One of the most important elements of starting a limited liability company (LLC) is making sure you have all the requisite licenses and permits. The requirements vary by state, some of which have as many as 300 different licenses and permits.
This article is too short to list them all, but it’s crucial that you’re aware of which ones your LLC needs and that you follow the steps for application and put your business on the road to success.
In Maine, LLCs need certain licenses and permits to legally operate as a business. The regulatory hurdles required vary depending on the type of business, its location, and the products and services offered.
To help you launch your new business, this article lays out the most commonly needed permits and licenses in Maine — and details the steps required to acquire them.
Why are business licenses required in Maine?
Business licenses and permits are issued to certify that a business and its products and services are safe for the public. This explains why food businesses, for instance, require more licenses than most other business types.
Which agency issues business licenses in Maine?
In Maine, town and city governments issue the vast majority of licenses and permits, though some are issued by the state Department of Agriculture and the Division of Environmental and Community Health. For instance, the state agriculture department issues food and fuel licenses, while the environmental and community health division issues eating and lodging licenses.
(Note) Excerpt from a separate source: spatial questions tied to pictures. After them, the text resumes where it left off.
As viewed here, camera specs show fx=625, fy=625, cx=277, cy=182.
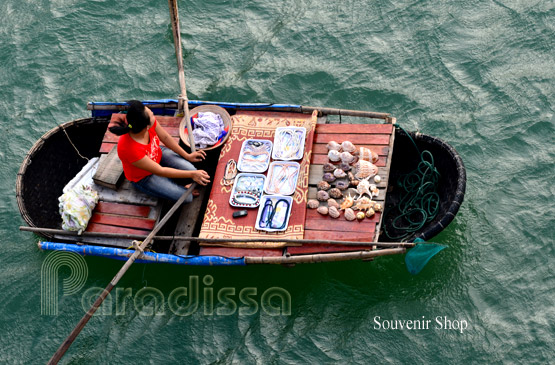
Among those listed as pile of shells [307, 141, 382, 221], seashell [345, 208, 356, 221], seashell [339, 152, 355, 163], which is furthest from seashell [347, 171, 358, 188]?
seashell [345, 208, 356, 221]

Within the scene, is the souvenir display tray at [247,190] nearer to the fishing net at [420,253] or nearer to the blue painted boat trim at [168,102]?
the blue painted boat trim at [168,102]

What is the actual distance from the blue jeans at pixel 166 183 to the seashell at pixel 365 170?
6.63ft

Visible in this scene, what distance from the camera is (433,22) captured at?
1058cm

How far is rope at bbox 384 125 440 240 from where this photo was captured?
7488 mm

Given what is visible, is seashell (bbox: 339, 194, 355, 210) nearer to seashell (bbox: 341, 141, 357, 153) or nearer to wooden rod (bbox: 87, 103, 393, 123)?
seashell (bbox: 341, 141, 357, 153)

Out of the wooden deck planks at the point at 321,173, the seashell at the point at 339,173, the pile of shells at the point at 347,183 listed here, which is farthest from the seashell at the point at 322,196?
the seashell at the point at 339,173

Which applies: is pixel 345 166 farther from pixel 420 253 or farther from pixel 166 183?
pixel 166 183

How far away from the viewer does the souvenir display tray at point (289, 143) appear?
765cm

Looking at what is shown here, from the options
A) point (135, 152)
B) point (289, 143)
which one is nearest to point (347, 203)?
point (289, 143)

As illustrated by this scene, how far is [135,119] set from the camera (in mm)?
6637

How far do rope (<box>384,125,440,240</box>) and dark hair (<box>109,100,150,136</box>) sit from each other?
124 inches

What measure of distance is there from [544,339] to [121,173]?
5.39 metres

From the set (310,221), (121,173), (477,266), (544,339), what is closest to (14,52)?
(121,173)

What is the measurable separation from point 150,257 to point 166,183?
913 millimetres
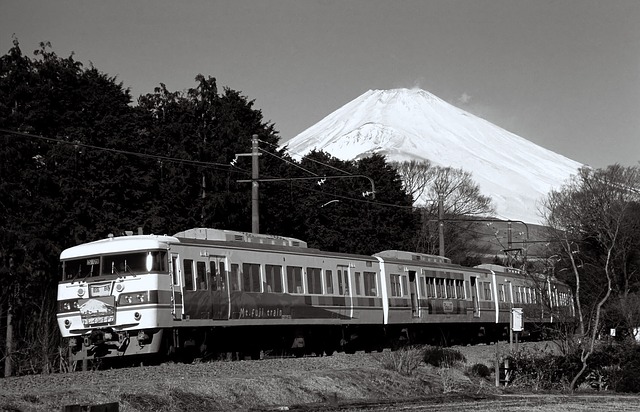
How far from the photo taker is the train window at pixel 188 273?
25.6 m

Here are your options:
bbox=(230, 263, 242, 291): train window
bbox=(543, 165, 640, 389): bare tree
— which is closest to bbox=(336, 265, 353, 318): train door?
bbox=(230, 263, 242, 291): train window

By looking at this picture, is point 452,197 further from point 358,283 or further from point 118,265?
point 118,265

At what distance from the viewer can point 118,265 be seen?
2509 centimetres

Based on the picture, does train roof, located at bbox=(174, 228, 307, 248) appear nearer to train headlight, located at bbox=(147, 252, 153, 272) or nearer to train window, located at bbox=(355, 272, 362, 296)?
train headlight, located at bbox=(147, 252, 153, 272)

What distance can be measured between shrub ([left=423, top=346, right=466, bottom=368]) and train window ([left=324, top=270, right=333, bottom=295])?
4157mm

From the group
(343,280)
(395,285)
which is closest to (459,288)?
(395,285)

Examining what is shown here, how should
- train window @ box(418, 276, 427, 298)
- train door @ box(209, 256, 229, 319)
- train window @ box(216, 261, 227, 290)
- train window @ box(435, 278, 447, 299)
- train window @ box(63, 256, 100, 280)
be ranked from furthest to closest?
train window @ box(435, 278, 447, 299), train window @ box(418, 276, 427, 298), train window @ box(216, 261, 227, 290), train door @ box(209, 256, 229, 319), train window @ box(63, 256, 100, 280)

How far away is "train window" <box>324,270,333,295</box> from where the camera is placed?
32062 mm

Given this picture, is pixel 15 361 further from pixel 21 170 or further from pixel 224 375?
pixel 224 375

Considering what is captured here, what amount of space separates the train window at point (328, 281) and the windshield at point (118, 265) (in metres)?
8.08

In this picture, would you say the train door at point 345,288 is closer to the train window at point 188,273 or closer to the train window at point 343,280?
the train window at point 343,280

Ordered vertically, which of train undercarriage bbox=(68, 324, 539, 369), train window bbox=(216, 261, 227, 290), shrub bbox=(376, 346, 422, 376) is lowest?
shrub bbox=(376, 346, 422, 376)

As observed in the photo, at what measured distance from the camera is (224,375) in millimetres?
20156

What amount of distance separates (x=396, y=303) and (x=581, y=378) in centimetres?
1030
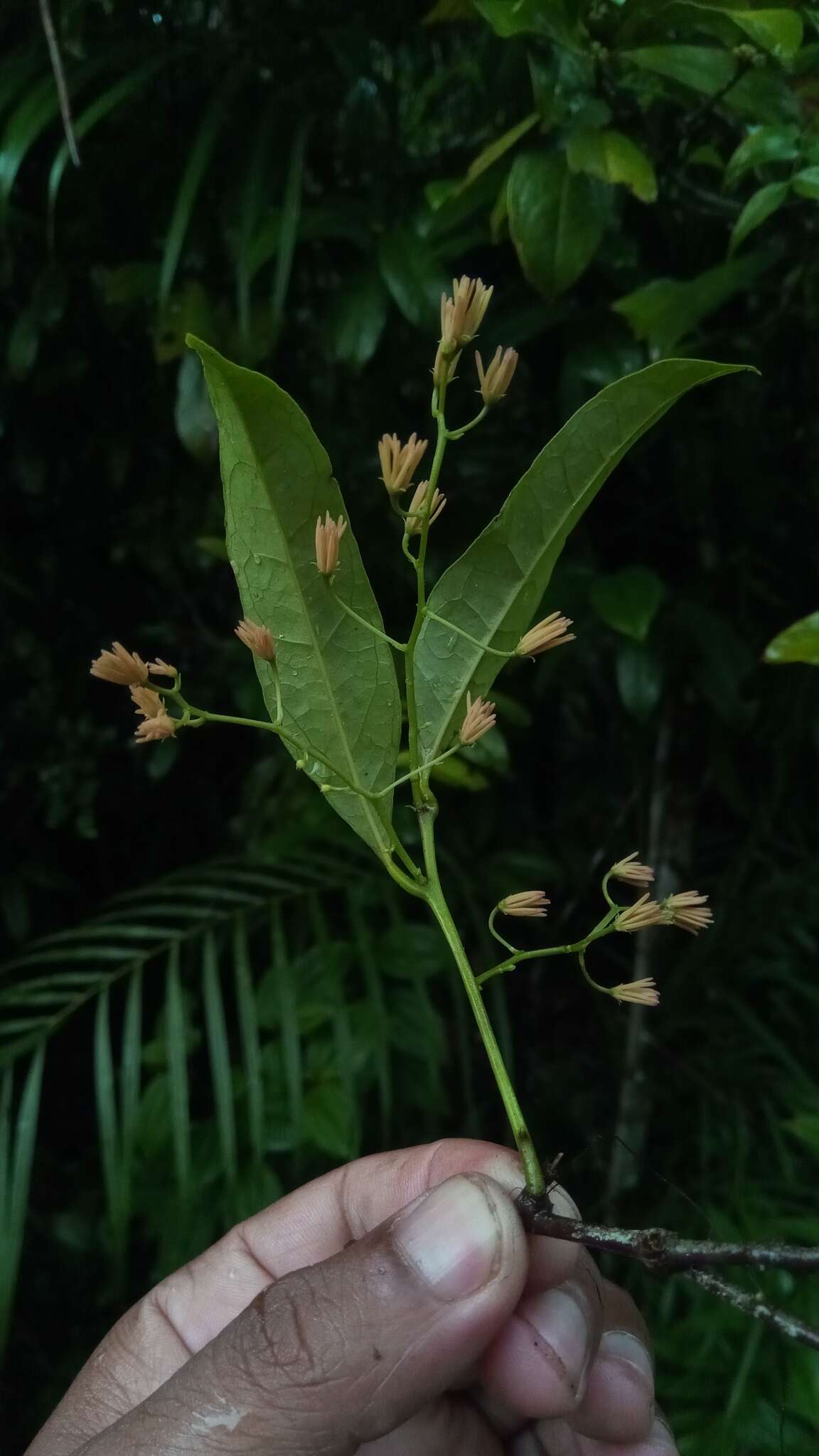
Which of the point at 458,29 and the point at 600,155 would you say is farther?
the point at 458,29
Some licenses and permits are issued by cities or counties. So if you live in Bangor, you’ll need to check with the city to see if licenses or permits are required for your business.
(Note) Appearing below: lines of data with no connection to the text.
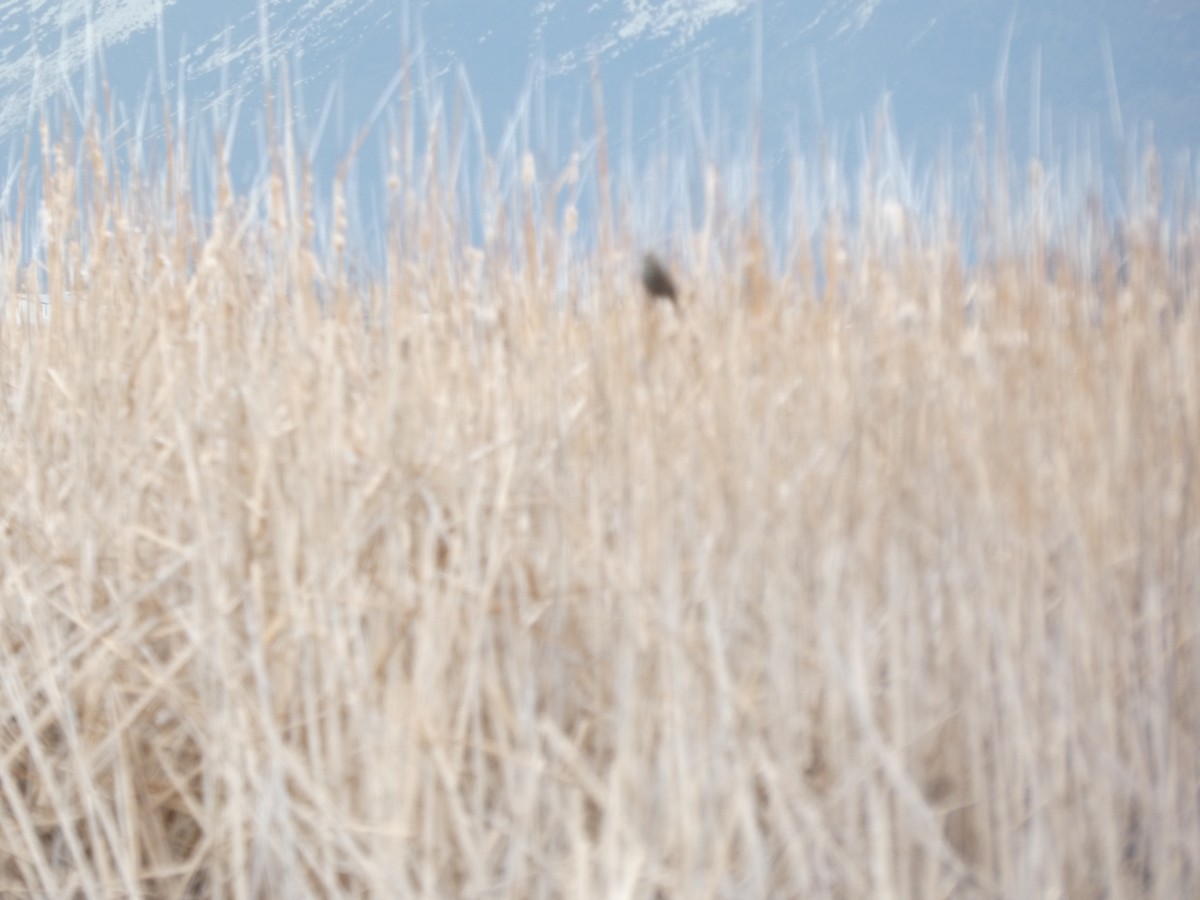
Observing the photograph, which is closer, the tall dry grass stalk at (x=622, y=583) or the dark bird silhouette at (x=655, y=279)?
the tall dry grass stalk at (x=622, y=583)

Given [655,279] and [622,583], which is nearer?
[622,583]

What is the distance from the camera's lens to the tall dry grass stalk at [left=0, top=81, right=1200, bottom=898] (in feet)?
4.93

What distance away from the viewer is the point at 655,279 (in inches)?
72.0

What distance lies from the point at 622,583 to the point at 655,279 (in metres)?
0.40

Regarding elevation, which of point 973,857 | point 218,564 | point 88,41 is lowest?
point 973,857

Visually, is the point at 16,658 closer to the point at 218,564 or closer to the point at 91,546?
the point at 91,546

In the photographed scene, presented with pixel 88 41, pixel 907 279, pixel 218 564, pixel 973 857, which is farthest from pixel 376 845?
pixel 88 41

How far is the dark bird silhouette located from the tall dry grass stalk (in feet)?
0.32

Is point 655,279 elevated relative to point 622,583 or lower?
elevated

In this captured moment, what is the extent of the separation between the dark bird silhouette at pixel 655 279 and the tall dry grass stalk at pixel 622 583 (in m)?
0.10

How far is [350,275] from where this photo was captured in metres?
2.27

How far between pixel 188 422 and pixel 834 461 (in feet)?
2.85

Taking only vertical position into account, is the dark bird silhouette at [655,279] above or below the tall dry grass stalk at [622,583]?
above

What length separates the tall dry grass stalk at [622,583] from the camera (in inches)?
59.2
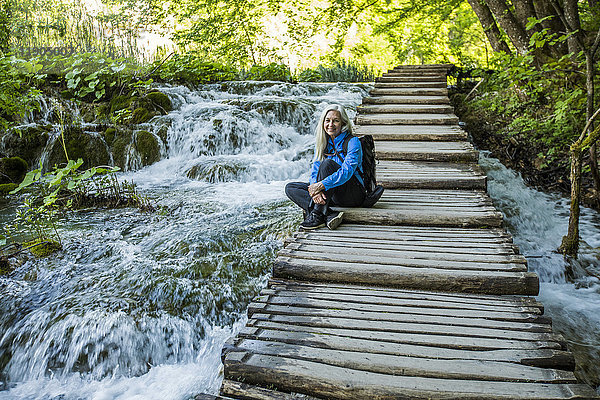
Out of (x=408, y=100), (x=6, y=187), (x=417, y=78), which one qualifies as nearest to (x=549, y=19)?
(x=408, y=100)

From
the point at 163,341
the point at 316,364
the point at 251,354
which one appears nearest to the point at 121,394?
the point at 163,341

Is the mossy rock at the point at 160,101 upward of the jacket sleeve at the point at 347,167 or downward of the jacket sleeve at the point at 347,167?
upward

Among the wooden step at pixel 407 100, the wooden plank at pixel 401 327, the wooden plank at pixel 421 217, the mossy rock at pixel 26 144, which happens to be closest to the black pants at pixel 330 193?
the wooden plank at pixel 421 217

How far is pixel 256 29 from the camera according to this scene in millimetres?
14930

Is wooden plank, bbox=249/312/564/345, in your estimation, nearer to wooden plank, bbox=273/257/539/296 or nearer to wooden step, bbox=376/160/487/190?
wooden plank, bbox=273/257/539/296

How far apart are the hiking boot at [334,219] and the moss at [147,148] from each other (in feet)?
19.3

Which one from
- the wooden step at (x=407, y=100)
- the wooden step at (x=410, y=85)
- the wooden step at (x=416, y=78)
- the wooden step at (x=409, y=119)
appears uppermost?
the wooden step at (x=416, y=78)

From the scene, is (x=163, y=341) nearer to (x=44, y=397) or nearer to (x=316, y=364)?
(x=44, y=397)

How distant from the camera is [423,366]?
1.99 meters

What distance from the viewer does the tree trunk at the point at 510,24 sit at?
24.0 ft

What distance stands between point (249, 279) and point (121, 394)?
1.59m

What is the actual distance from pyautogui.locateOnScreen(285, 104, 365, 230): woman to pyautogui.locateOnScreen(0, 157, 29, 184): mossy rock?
21.1 ft

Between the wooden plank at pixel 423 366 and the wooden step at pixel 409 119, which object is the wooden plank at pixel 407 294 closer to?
the wooden plank at pixel 423 366

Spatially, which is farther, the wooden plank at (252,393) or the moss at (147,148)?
the moss at (147,148)
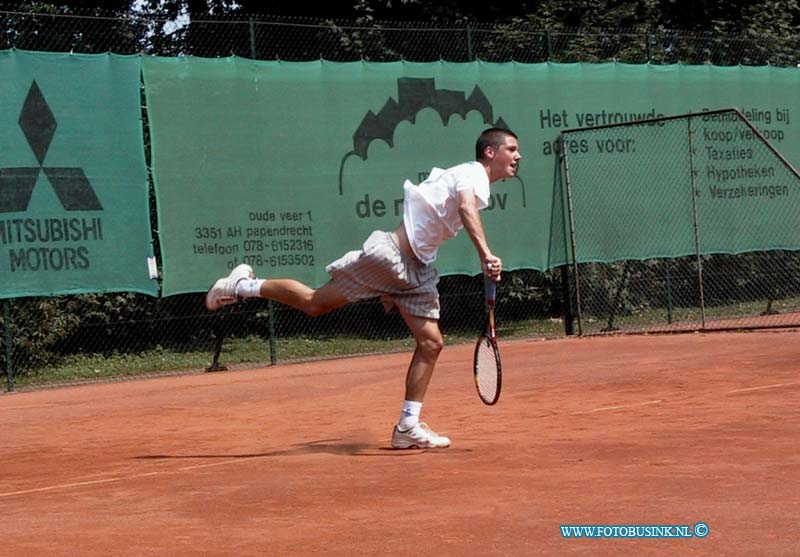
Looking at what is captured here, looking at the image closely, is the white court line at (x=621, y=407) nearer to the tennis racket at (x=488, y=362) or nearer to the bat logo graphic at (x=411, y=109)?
the tennis racket at (x=488, y=362)

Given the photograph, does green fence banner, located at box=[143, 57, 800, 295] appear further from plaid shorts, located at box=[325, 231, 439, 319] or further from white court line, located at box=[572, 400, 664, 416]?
plaid shorts, located at box=[325, 231, 439, 319]

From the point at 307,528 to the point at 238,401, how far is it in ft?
18.1

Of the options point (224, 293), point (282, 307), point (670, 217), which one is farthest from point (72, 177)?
point (670, 217)

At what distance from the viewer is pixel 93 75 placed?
41.1 feet

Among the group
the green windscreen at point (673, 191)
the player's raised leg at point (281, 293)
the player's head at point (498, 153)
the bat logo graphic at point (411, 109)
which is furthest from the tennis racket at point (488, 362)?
the green windscreen at point (673, 191)

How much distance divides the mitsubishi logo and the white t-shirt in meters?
5.80

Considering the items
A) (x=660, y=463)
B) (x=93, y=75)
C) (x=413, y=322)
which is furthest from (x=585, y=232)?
(x=660, y=463)

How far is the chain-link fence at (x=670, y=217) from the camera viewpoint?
51.6ft

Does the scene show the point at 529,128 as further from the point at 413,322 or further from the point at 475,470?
the point at 475,470

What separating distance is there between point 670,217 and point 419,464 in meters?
10.1

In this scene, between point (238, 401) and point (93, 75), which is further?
point (93, 75)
Before you apply, it’s important to know which state or local agency issues the license you need. Check the state’s guidelines here to learn more.
You could also check this SBA guide for your state’s requirements, but we recommend using MyCorporation’s Business License Compliance Package. They will research the exact forms you need for your business and state and provide them to ensure you’re fully compliant.
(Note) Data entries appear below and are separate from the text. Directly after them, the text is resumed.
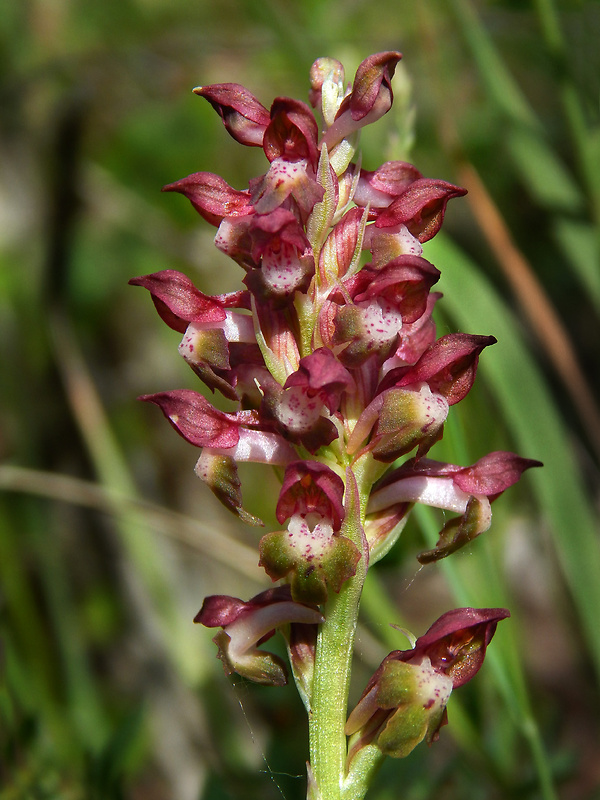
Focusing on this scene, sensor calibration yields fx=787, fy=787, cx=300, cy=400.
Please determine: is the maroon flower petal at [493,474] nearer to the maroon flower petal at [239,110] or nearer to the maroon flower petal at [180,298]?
the maroon flower petal at [180,298]

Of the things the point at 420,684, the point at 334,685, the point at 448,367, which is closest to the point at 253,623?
the point at 334,685

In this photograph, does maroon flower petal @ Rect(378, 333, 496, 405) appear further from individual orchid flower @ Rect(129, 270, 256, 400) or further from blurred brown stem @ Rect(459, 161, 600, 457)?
blurred brown stem @ Rect(459, 161, 600, 457)

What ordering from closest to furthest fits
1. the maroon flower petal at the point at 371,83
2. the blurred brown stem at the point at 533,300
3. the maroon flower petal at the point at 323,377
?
1. the maroon flower petal at the point at 323,377
2. the maroon flower petal at the point at 371,83
3. the blurred brown stem at the point at 533,300

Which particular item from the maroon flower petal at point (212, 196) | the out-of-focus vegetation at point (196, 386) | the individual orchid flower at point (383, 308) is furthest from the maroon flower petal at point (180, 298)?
the out-of-focus vegetation at point (196, 386)

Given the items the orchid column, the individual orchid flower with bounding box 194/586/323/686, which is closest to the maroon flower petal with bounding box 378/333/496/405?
the orchid column

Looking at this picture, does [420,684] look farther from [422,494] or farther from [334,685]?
[422,494]

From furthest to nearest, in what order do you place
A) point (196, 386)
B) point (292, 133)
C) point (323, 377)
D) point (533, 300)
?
point (196, 386)
point (533, 300)
point (292, 133)
point (323, 377)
Types of Business Licenses
Your LLC may need local, state, and/or federal licenses and permits, depending on your type of business. Fees for these vary, but most costs are minimal.
Federal regulations associated with starting your business include doing business as (DBA), health licenses and permits from the Occupational Safety and Health Administration (OSHA), trademarks, copyrights, patents, and other intellectual properties, as well as industry-specific permits.
The most common permits and licenses include:
- Business operating licenses may be required by the city and the state to allow you to operate.
- Industry-specific licenses may be required, depending on your type of business. Businesses involved in construction, childcare, plumbing, electrical, food and liquor, insurance, finance, landscaping, and architecture all require licensing, for example. In some highly regulated industries, you may require licensing from a federal agency, such as the FDA or Department of Transportation.
- Zoning permits are issued by municipalities to ensure you’re operating in an area in which you’re allowed to operate.
- Building permits verify that the building you’re operating in is up to code. Home occupation permits, which some areas require, allow you to operate a business from your home.
- DBA permits allow you to do business under a name that is different from your legally registered business name.
- Sales tax permits allow you to sell products and collect sales tax.
- An employer identification number (EIN) is required if you plan to have employees, no matter what your business entity type.
- Health licenses and permits are required for certain businesses based on industry, and you will be required to maintain health and safety standards. Environmental permits are also required for certain industries in some locations.
- Fire permits certify that your business is up to fire safety codes. Depending on your location, this may be required for all businesses, while in other areas it’s required only if you work with flammable materials.
- Sign permits may be required for your location or other signage if there are rules about sign size and location.
Check with state and local government offices for specific requirements for your location and industry, or visit MyCorporation’s Business License Compliance page.
How to Get a Business License in Maine
In Maine, the steps for acquiring specific licenses and permits vary widely, so it’s important to be aware of what you need, and how to get it.
Determine the Types of Licenses That You Need
The licenses you need will depend on the nature of your business. If you’re starting a restaurant, you’ll need food service licenses. If you sell tangible property or certain services you’ll need a sales tax permit. Agriculture-related businesses may need various environmental-related permits and licenses.
Maine’s online Business Answers service provides free information about doing business in Maine. The online Business Licensing Assistant will lead you through a series of questions about the type of business you are trying to start and provide a list of licenses, permits or qualifications you need.
Business Answers also includes a searchable directory that allows you to find a specific business license or permit by keyword, category, or agency.
Submit Your Business License Application
You’ll apply for various licenses and permits through the relevant departments. For example, you’ll apply for a sales tax permit with the Department of Revenue.
How fast can I get a business license in Maine?
Most business license applications are issued within a week or less, but times vary. Sales tax permit applications are generally reviewed within several days, while liquor licenses take a month or more.
Renew Your Licences When Needed
Most licenses must be renewed annually. Nominal fees are usually involved.
How much does a Maine business license cost?
Costs for licenses vary and range from zero for a sales tax permit to several thousand dollars for a liquor license.
In Maine, and most US states, jumping through all the hoops to acquire the necessary licenses and permits can be exhausting. But if you want to operate your LLC, you’ll have to wade through all the red tape. So get started on these regulatory hurdles as early as possible and clear the way for your entrepreneurial journey to success.